**Activity**. Print nothing but the lines below starting at the line that holds "Adquiere tu UPS" and ending at the line that holds "Piękna suknia ślubna Sheila", including both, each exactly as written.

**Records shown**.
※ ※ ※

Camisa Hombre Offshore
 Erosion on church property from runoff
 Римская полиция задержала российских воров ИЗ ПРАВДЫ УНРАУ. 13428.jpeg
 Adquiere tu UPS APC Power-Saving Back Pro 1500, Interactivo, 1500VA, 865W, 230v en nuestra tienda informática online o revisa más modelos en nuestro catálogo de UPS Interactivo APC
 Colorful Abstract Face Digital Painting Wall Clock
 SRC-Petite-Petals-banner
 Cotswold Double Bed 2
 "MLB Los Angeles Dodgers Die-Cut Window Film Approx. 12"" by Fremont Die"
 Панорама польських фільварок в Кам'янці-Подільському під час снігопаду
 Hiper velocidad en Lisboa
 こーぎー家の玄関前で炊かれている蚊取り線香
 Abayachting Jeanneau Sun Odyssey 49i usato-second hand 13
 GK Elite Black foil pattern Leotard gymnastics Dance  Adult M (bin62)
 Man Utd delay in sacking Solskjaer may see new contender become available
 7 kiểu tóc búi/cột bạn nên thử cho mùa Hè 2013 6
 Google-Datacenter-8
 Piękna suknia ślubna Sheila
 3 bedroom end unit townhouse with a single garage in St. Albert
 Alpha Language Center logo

※ ※ ※

**Result of the exercise**.
 Adquiere tu UPS APC Power-Saving Back Pro 1500, Interactivo, 1500VA, 865W, 230v en nuestra tienda informática online o revisa más modelos en nuestro catálogo de UPS Interactivo APC
 Colorful Abstract Face Digital Painting Wall Clock
 SRC-Petite-Petals-banner
 Cotswold Double Bed 2
 "MLB Los Angeles Dodgers Die-Cut Window Film Approx. 12"" by Fremont Die"
 Панорама польських фільварок в Кам'янці-Подільському під час снігопаду
 Hiper velocidad en Lisboa
 こーぎー家の玄関前で炊かれている蚊取り線香
 Abayachting Jeanneau Sun Odyssey 49i usato-second hand 13
 GK Elite Black foil pattern Leotard gymnastics Dance  Adult M (bin62)
 Man Utd delay in sacking Solskjaer may see new contender become available
 7 kiểu tóc búi/cột bạn nên thử cho mùa Hè 2013 6
 Google-Datacenter-8
 Piękna suknia ślubna Sheila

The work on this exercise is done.